• **Source document**
--- START ---
Your comment about obvious traps is exactly right. In the context of policy and government it is easier to consider improving ‘environmental protective factors’ through policy. The media discussion about ‘in-person protective factors’ (e.g. resilience, confidence, flexible thinking, attitudes), often drifts too easily into more difficult philosophical or therapeutic matters, rather than highlighting important practical knowledge and understanding (e.g. social connection can help to reduce the chances of depression, as does exercise).
This sort of practical knowledge makes us more resilient to environmental change and difficulty. I suggest that some of the complex difficulties may be improved by establishing intelligent/researched contextual boundaries and a better informed media debate.
If the old adage is true and either money or politics really are the only two things stopping any government doing anything, then politics will prevent you from achieving what you want.
--- END ---
• **Record excerpts**
--- START ---
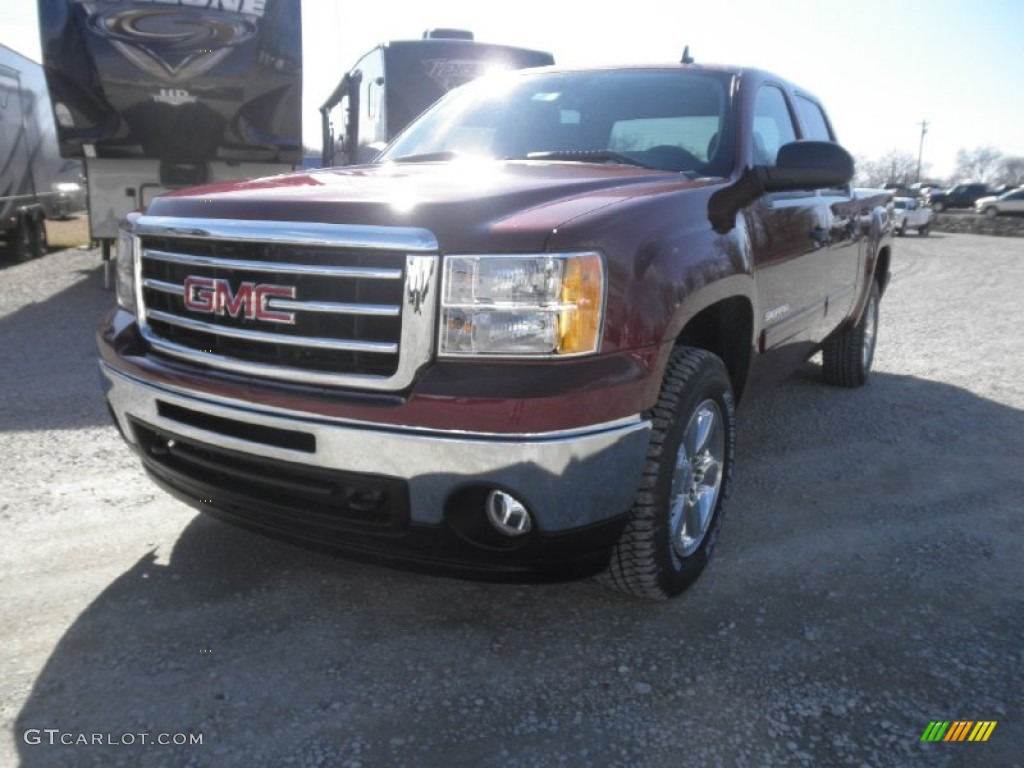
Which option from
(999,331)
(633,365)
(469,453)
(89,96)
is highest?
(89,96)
--- END ---
--- START ---
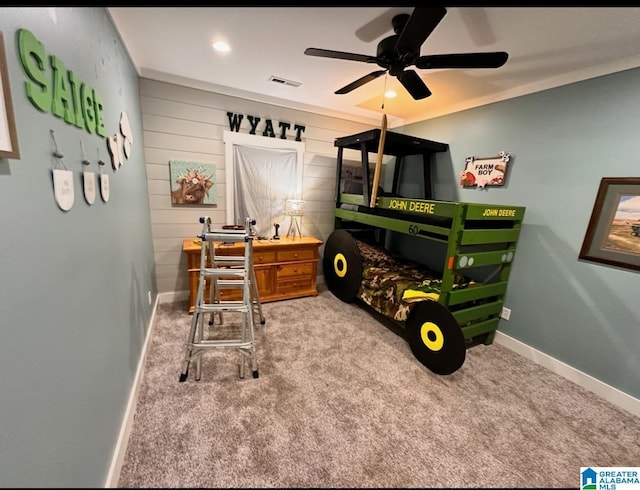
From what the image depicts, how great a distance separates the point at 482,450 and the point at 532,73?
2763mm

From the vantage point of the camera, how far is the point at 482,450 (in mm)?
--- END ---
• **Directions**
1 – From the comment on protective factors above, copy the passage word for word, beginning with the words "This sort of" and ending after the words "what you want.".
2 – In the comment on protective factors above, what is named alongside social connection as something that can help reduce the chances of depression?

• **Answers**
1 –
This sort of practical knowledge makes us more resilient to environmental change and difficulty. I suggest that some of the complex difficulties may be improved by establishing intelligent/researched contextual boundaries and a better informed media debate.
If the old adage is true and either money or politics really are the only two things stopping any government doing anything, then politics will prevent you from achieving what you want.

2 – Exercise